Anticorpo policlonale di coniglio UGT1A1
WB | 1:500 - 1:2000 |
IHC | 1:50 - 1:200 |
SE/ICC | 1:50 - 1:200 |
Descrizione | Anticorpo policlonale di coniglio anti-UGT1A1 |
Specificità | Riconosce i livelli endogeni della proteina UGT1A1. |
Tipo di anticorpo | Anticorpo primario |
Immunogeno | Proteina di fusione ricombinante dell'UGT1A1 umano |
Purificazione | L'anticorpo è stato purificato mediante cromatografia di affinità immunogena. |
Peso Molecolare | Previsto: 49; Osservato: 60 kD |
Modulo/Buffer | Liquido in 0,42% fosfato di potassio, 0,87% cloruro di sodio, pH 7,3, 30% glicerolo e 0,01% azoturo di sodio. |
Nomi alternativi | GNT1; UGT1; UDP-glucuronosiltransferasi 1-1; UDPGT 1-1; UGT1*1; UGT1-01; UGT1.1; Bilirubina - isoenzima 1 UDPGT specifico; abbraccio-BR1; UDP-glucuronosiltransferasi 1-A; UGT-1A; UGT1A; UDP-glucuronosiltransferasi 1A1 |
Simbolo del gene | UGT1A1 |
Entrez Gene | 54658(Umano); 394436(Topo); 24861(Ratto) |
SwissProt | P22309(Umano); Q63886(Topo); Q64550(Ratto) |
*Numero clone, reattività, origine/host e clonalità sono reperibili nel nome del prodotto e nella sezione Caratteristiche principali sopra.

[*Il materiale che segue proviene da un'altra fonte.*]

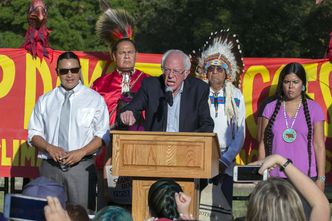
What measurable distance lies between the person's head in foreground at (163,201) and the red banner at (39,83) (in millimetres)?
5140

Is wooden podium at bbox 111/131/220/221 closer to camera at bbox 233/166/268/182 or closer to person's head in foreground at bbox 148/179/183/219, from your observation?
camera at bbox 233/166/268/182

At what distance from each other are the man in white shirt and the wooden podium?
4.70 ft

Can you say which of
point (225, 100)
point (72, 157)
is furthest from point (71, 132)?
point (225, 100)

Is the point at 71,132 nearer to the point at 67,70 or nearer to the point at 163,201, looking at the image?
the point at 67,70

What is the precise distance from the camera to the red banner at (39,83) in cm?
1080

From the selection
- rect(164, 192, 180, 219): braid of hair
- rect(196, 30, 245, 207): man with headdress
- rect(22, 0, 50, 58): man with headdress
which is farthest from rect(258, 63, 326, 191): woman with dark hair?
rect(164, 192, 180, 219): braid of hair

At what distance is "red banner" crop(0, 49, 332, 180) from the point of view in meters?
10.8

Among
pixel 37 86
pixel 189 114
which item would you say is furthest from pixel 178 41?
pixel 189 114

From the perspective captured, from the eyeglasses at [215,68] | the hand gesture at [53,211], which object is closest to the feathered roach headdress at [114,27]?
the eyeglasses at [215,68]

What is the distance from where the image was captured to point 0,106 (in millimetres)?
10867

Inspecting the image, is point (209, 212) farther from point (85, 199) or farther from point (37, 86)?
point (37, 86)

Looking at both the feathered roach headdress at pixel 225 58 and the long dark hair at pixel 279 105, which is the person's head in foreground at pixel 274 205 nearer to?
the long dark hair at pixel 279 105

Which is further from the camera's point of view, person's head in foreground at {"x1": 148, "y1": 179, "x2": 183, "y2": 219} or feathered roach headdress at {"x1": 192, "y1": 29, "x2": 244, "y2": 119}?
feathered roach headdress at {"x1": 192, "y1": 29, "x2": 244, "y2": 119}

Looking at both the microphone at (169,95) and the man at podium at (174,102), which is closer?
the microphone at (169,95)
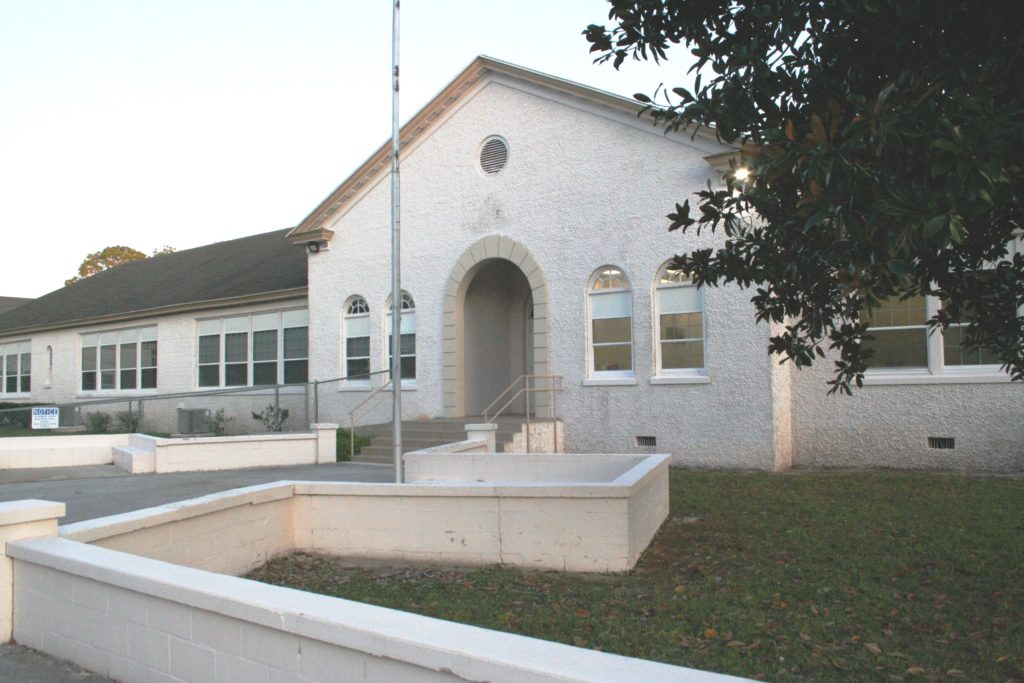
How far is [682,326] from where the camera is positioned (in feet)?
49.3

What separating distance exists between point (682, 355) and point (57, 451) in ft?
38.1

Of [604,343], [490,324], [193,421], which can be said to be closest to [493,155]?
[490,324]

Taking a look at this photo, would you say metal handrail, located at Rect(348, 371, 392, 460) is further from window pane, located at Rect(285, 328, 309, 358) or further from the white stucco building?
window pane, located at Rect(285, 328, 309, 358)

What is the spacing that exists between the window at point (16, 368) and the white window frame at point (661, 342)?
2719 cm

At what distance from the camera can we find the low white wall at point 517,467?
10.1 metres

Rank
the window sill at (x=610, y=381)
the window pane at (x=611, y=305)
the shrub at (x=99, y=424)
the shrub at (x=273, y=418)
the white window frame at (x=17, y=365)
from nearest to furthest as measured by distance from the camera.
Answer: the window sill at (x=610, y=381)
the window pane at (x=611, y=305)
the shrub at (x=273, y=418)
the shrub at (x=99, y=424)
the white window frame at (x=17, y=365)

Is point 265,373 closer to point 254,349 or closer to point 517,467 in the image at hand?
point 254,349

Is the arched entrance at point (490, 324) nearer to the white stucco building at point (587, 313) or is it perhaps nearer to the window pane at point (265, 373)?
the white stucco building at point (587, 313)

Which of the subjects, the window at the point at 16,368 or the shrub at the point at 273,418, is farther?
the window at the point at 16,368

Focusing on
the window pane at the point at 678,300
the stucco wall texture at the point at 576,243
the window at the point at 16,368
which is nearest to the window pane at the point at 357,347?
the stucco wall texture at the point at 576,243

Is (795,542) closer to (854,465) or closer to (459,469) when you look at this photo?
(459,469)

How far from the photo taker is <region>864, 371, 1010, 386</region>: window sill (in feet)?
42.4

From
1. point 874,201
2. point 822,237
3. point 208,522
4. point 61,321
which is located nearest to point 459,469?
point 208,522

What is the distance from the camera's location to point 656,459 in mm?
9750
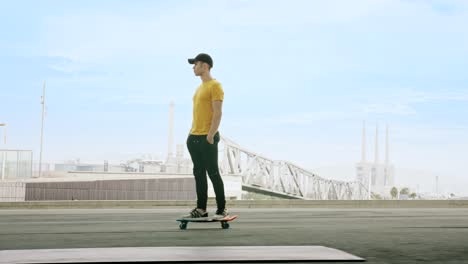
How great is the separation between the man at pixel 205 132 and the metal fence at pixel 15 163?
28.2m

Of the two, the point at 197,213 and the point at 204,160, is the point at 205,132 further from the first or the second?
the point at 197,213

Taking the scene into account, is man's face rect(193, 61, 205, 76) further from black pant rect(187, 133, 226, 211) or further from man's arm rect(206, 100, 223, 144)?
black pant rect(187, 133, 226, 211)

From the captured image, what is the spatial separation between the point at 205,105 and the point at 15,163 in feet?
98.6

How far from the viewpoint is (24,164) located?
1359 inches

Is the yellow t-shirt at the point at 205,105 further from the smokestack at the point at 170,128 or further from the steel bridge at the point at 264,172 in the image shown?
the smokestack at the point at 170,128

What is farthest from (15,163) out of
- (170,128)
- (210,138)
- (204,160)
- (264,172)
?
(170,128)

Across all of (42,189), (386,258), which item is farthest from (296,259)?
(42,189)

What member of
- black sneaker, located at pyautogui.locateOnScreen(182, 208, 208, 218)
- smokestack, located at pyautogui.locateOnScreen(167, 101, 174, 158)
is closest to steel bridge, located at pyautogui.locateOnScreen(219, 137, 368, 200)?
smokestack, located at pyautogui.locateOnScreen(167, 101, 174, 158)

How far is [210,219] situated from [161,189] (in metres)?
48.5

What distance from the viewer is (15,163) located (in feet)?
113

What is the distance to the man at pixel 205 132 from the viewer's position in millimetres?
6629

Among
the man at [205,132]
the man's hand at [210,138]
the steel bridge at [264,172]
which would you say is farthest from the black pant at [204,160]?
the steel bridge at [264,172]

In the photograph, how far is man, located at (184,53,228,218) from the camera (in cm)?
663

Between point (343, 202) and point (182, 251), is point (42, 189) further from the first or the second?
point (182, 251)
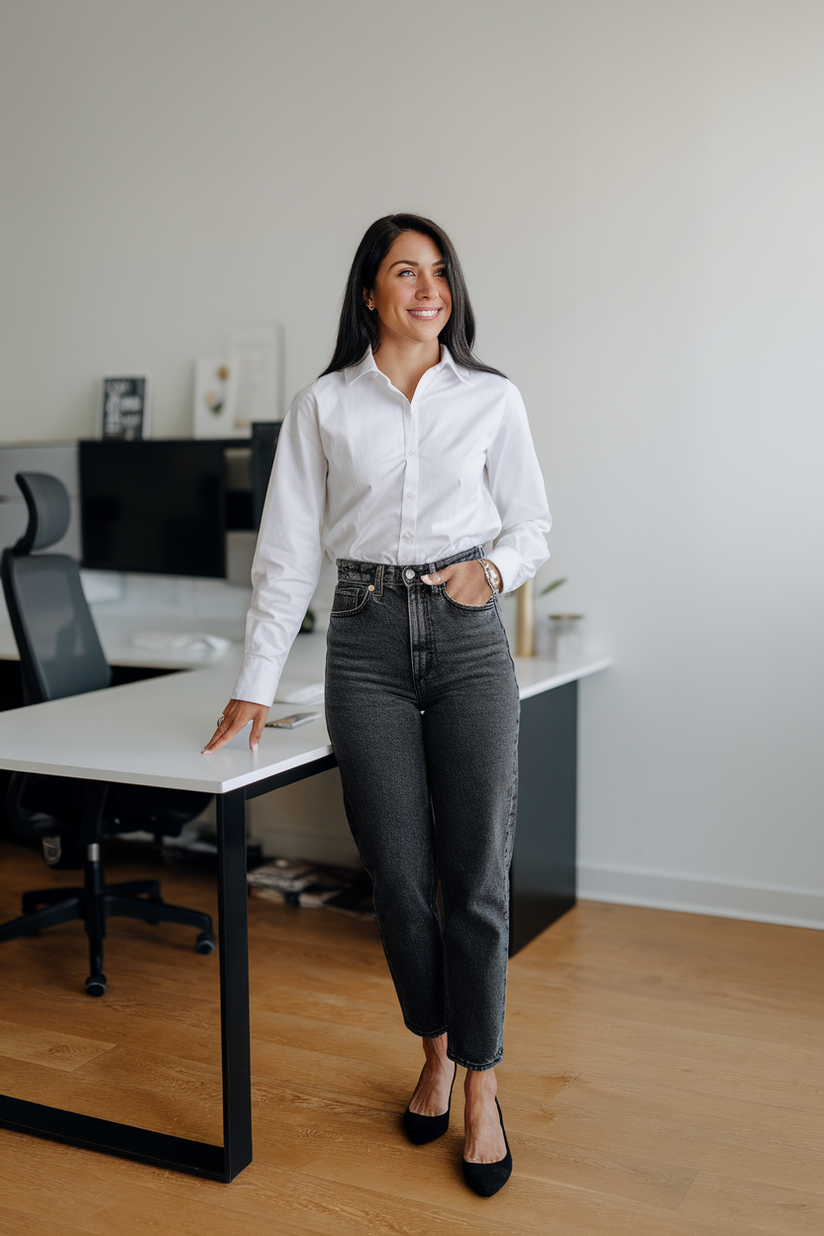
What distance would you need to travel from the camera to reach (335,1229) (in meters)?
1.80

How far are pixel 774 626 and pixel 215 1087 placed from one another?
74.6 inches

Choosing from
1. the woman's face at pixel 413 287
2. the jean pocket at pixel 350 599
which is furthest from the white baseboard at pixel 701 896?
the woman's face at pixel 413 287

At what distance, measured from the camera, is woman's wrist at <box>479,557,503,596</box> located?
194 cm

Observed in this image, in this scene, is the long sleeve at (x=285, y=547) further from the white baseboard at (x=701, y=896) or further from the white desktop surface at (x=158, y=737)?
the white baseboard at (x=701, y=896)

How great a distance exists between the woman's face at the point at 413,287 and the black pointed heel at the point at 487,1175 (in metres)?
1.42

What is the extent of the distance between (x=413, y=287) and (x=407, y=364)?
133 millimetres

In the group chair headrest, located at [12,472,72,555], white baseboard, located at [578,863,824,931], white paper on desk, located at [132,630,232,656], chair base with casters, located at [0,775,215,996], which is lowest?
white baseboard, located at [578,863,824,931]

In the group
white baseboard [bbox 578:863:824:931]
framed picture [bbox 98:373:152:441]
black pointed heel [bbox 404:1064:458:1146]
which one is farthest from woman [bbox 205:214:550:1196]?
framed picture [bbox 98:373:152:441]

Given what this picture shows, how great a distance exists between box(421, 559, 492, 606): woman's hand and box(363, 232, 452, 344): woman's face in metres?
0.40

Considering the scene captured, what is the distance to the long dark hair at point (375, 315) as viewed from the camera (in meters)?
1.93

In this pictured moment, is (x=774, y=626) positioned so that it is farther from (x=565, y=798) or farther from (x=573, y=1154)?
(x=573, y=1154)

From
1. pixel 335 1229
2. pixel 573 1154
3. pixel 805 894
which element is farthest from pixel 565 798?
pixel 335 1229

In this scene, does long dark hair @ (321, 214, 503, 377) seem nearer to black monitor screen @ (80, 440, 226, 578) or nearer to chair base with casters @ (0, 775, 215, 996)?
chair base with casters @ (0, 775, 215, 996)

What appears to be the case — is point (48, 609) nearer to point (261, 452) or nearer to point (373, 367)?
point (261, 452)
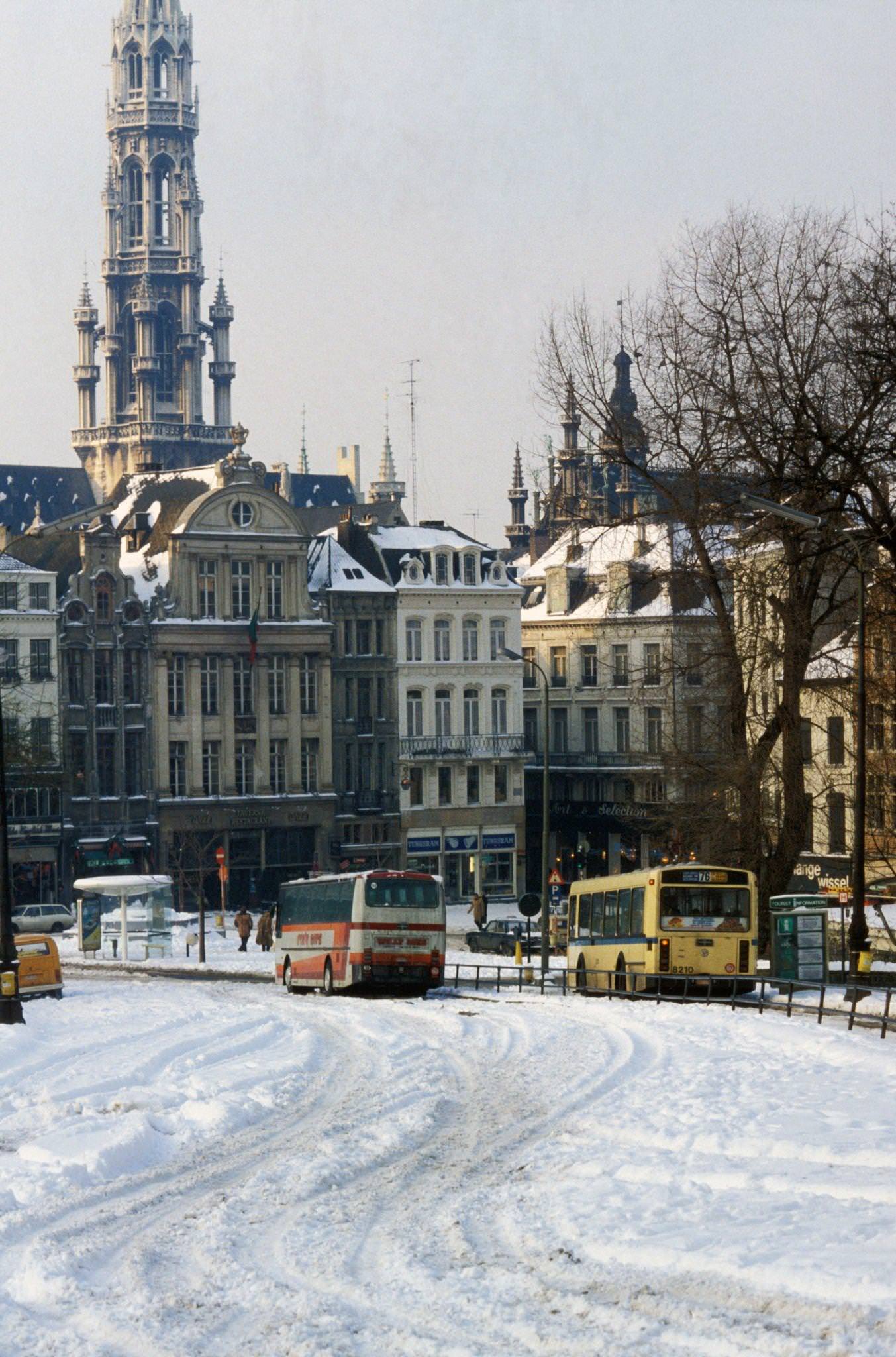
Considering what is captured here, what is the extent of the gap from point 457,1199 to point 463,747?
7823 centimetres

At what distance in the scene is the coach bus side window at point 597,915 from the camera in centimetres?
4578

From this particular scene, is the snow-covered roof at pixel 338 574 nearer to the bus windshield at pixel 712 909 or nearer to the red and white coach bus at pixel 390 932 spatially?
the red and white coach bus at pixel 390 932

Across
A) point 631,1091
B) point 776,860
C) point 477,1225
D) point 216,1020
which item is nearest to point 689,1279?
point 477,1225

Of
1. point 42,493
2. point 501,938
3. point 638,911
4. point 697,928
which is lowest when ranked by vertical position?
point 501,938

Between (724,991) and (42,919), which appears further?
(42,919)

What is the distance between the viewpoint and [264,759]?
303 feet

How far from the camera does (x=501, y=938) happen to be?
72000 mm

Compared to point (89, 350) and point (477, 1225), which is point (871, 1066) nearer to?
point (477, 1225)

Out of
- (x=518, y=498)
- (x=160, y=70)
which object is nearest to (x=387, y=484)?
(x=518, y=498)

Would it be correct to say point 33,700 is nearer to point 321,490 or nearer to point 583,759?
point 583,759

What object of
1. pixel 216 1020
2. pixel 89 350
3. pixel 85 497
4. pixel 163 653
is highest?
pixel 89 350

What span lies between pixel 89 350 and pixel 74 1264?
17129 centimetres

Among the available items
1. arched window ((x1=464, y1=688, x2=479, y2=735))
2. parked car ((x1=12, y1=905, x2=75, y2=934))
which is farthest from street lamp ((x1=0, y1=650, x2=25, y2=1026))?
arched window ((x1=464, y1=688, x2=479, y2=735))

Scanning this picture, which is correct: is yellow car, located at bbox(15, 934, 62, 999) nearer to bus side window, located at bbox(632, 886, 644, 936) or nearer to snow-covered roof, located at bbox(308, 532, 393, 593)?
bus side window, located at bbox(632, 886, 644, 936)
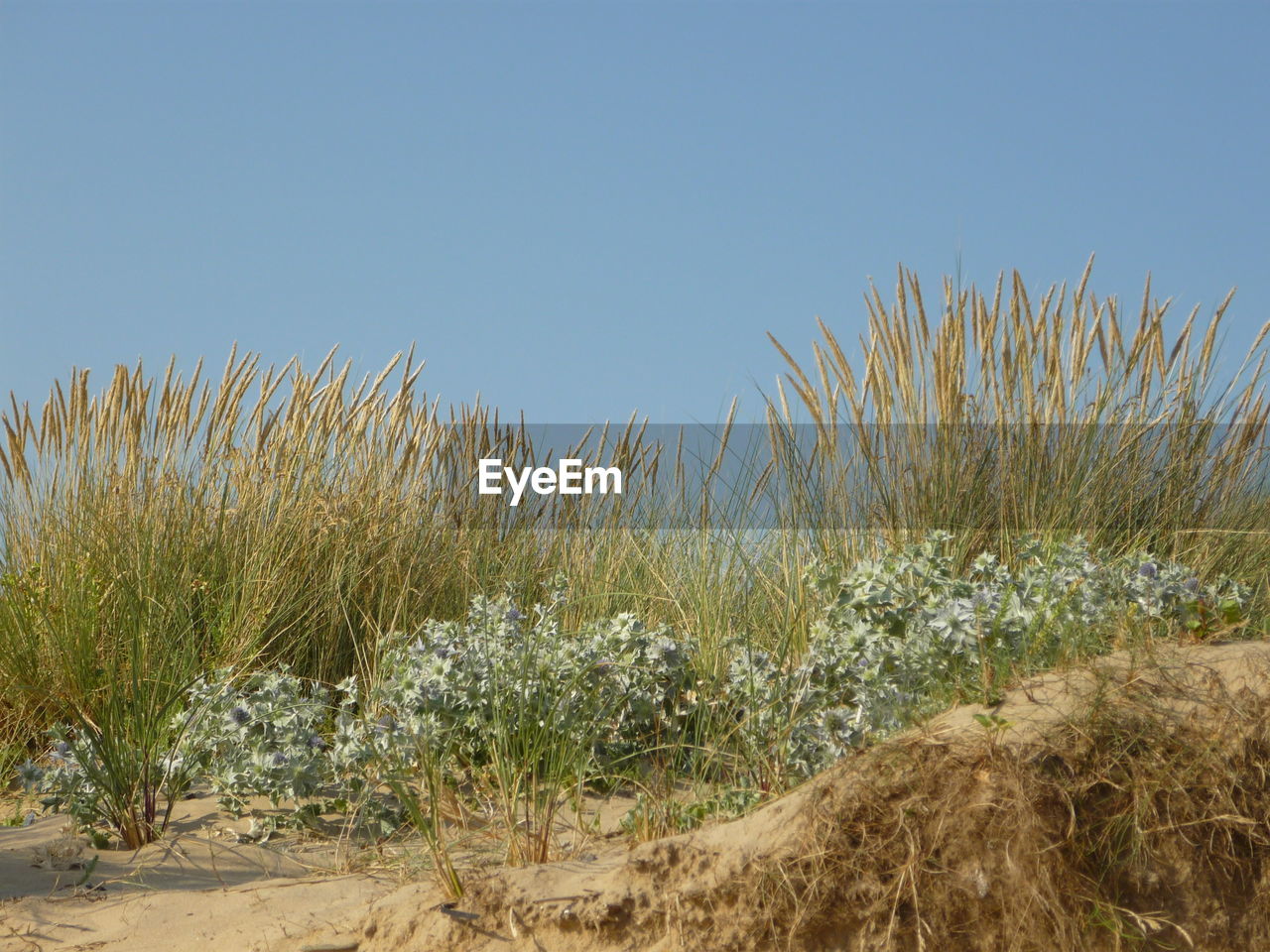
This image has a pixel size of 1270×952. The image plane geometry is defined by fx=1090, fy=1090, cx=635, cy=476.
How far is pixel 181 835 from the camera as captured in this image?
3.33 meters

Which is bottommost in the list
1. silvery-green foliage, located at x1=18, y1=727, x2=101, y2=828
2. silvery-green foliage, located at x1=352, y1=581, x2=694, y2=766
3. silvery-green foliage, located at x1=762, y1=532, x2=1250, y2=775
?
silvery-green foliage, located at x1=18, y1=727, x2=101, y2=828

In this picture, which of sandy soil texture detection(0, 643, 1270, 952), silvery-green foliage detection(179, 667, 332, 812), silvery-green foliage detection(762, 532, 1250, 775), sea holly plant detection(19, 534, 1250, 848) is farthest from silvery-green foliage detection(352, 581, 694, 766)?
sandy soil texture detection(0, 643, 1270, 952)

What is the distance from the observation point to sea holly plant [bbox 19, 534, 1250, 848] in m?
2.87

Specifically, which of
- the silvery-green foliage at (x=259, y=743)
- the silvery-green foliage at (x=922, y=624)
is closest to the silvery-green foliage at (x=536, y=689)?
the silvery-green foliage at (x=259, y=743)

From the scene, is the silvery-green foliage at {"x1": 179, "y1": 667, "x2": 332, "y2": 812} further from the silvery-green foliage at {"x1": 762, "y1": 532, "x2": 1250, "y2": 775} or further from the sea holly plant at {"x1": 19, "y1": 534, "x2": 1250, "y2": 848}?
the silvery-green foliage at {"x1": 762, "y1": 532, "x2": 1250, "y2": 775}

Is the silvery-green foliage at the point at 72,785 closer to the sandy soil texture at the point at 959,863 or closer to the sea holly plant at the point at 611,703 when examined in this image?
the sea holly plant at the point at 611,703

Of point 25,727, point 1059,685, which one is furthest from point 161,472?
point 1059,685

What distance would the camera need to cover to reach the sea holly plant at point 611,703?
2.87 metres

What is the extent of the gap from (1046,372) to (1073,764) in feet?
11.5

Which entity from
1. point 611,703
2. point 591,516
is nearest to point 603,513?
point 591,516

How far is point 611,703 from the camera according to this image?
11.0ft

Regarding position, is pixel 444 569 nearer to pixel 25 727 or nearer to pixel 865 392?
pixel 25 727

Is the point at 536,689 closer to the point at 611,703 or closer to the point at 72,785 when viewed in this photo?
the point at 611,703

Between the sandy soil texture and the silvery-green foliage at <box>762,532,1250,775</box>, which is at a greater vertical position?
the silvery-green foliage at <box>762,532,1250,775</box>
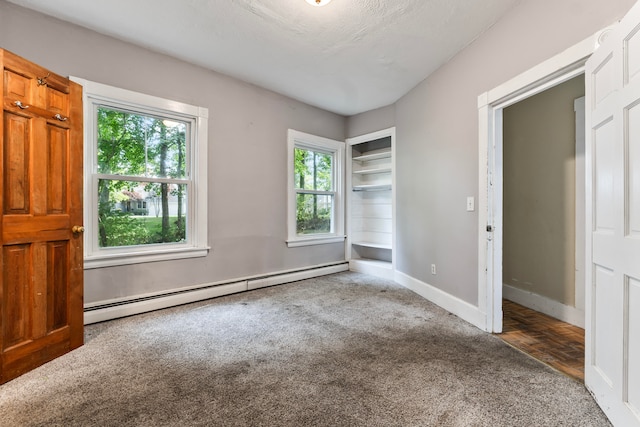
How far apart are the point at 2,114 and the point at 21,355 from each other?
1.44 m

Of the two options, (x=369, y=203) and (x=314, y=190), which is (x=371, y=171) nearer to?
(x=369, y=203)

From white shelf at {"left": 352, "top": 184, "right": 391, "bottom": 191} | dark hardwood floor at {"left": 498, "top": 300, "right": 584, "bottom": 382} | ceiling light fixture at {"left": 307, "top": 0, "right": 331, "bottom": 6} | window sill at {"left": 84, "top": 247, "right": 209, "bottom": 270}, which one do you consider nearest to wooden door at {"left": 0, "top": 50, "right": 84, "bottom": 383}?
window sill at {"left": 84, "top": 247, "right": 209, "bottom": 270}

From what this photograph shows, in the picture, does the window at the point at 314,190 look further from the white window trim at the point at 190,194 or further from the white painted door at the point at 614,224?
the white painted door at the point at 614,224

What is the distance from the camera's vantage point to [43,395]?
1634mm

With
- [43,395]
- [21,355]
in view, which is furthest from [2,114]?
[43,395]

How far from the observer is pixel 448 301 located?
305 cm

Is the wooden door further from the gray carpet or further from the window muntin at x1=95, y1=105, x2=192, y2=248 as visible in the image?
the window muntin at x1=95, y1=105, x2=192, y2=248

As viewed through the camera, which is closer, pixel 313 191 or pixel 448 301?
pixel 448 301

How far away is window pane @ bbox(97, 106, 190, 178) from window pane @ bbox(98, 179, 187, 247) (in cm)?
14

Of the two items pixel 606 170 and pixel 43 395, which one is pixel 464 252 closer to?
pixel 606 170

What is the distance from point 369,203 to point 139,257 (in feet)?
11.4

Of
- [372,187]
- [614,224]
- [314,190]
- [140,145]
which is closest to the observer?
[614,224]

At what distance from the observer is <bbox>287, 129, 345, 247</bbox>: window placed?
14.0 feet

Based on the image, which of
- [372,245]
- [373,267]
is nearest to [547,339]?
[373,267]
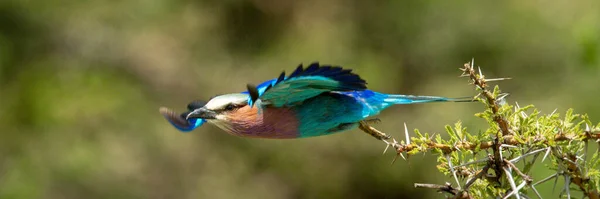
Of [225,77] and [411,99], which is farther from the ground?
[225,77]

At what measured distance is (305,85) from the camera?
164 centimetres

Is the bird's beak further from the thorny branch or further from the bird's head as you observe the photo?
the thorny branch

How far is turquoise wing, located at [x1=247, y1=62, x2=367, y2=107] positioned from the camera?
5.11ft

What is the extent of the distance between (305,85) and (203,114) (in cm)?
25

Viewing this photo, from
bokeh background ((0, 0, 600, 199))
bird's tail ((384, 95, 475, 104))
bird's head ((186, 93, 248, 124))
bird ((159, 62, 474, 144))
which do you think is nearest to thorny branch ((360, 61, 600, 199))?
bird ((159, 62, 474, 144))

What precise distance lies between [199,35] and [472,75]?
3.89 meters

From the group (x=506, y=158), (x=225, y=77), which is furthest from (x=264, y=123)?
(x=225, y=77)

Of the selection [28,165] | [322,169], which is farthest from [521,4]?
[28,165]

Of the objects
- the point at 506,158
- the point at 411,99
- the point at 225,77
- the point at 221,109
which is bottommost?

Analisi Western blot dell'espressione di UGT1A1 nei lisati di cellule intere HepG2 (A), SHSY5Y (B), fegato di topo (C), fegato di ratto (D). (Dimensione della banda prevista: 49; 59 kD; Dimensione della banda osservata: 60 kD)

Analisi immunoistochimica della colorazione UGT1A1 nella sezione di tessuto incluso in paraffina fissata in formalina di cancro al fegato umano. La sezione è stata pretrattata utilizzando il recupero dell'antigene mediato dal calore con tampone di citrato di sodio (pH 6,0). La sezione è stata quindi incubata con l'anticorpo a temperatura ambiente e rilevata utilizzando un sistema polimerico compatto coniugato con HRP. DAB è stato utilizzato come cromogeno. La sezione è stata quindi controcolorata con ematossilina e montata con DPX.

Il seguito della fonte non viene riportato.